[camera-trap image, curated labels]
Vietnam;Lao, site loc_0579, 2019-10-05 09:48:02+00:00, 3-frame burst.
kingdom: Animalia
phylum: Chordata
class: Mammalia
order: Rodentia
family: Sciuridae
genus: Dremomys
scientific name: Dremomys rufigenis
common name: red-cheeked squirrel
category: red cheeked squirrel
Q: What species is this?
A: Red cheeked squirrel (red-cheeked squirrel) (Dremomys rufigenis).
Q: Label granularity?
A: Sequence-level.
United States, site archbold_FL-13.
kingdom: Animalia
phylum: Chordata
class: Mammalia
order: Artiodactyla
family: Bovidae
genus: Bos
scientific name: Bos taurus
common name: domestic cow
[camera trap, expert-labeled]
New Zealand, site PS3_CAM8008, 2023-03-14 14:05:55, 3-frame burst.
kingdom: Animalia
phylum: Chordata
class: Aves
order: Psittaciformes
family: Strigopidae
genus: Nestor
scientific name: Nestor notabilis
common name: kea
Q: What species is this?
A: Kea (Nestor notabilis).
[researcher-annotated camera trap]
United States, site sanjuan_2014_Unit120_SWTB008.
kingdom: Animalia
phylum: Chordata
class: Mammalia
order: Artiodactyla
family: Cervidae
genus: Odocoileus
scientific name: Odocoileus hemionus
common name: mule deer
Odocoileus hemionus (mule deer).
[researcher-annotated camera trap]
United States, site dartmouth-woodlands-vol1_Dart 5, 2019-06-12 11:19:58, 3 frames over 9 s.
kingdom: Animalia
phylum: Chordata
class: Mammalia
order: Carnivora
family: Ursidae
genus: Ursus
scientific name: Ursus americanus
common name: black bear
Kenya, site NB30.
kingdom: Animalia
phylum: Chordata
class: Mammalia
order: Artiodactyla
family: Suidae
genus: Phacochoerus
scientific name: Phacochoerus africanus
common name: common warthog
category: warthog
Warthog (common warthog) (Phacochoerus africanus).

**The problem**
Transcribe the whole listing word for word.

**Solution for this task**
[camera-trap image, curated labels]
Vietnam;Lao, site loc_0579, 2019-10-05 09:48:02+00:00, 3-frame burst.
kingdom: Animalia
phylum: Chordata
class: Mammalia
order: Rodentia
family: Sciuridae
genus: Dremomys
scientific name: Dremomys rufigenis
common name: red-cheeked squirrel
category: red cheeked squirrel
Q: What species is this?
A: Red cheeked squirrel (red-cheeked squirrel) (Dremomys rufigenis).
Q: Label granularity?
A: Sequence-level.
United States, site archbold_FL-13.
kingdom: Animalia
phylum: Chordata
class: Mammalia
order: Artiodactyla
family: Bovidae
genus: Bos
scientific name: Bos taurus
common name: domestic cow
[camera trap, expert-labeled]
New Zealand, site PS3_CAM8008, 2023-03-14 14:05:55, 3-frame burst.
kingdom: Animalia
phylum: Chordata
class: Aves
order: Psittaciformes
family: Strigopidae
genus: Nestor
scientific name: Nestor notabilis
common name: kea
Q: What species is this?
A: Kea (Nestor notabilis).
[researcher-annotated camera trap]
United States, site sanjuan_2014_Unit120_SWTB008.
kingdom: Animalia
phylum: Chordata
class: Mammalia
order: Artiodactyla
family: Cervidae
genus: Odocoileus
scientific name: Odocoileus hemionus
common name: mule deer
Odocoileus hemionus (mule deer).
[researcher-annotated camera trap]
United States, site dartmouth-woodlands-vol1_Dart 5, 2019-06-12 11:19:58, 3 frames over 9 s.
kingdom: Animalia
phylum: Chordata
class: Mammalia
order: Carnivora
family: Ursidae
genus: Ursus
scientific name: Ursus americanus
common name: black bear
Kenya, site NB30.
kingdom: Animalia
phylum: Chordata
class: Mammalia
order: Artiodactyla
family: Suidae
genus: Phacochoerus
scientific name: Phacochoerus africanus
common name: common warthog
category: warthog
Warthog (common warthog) (Phacochoerus africanus).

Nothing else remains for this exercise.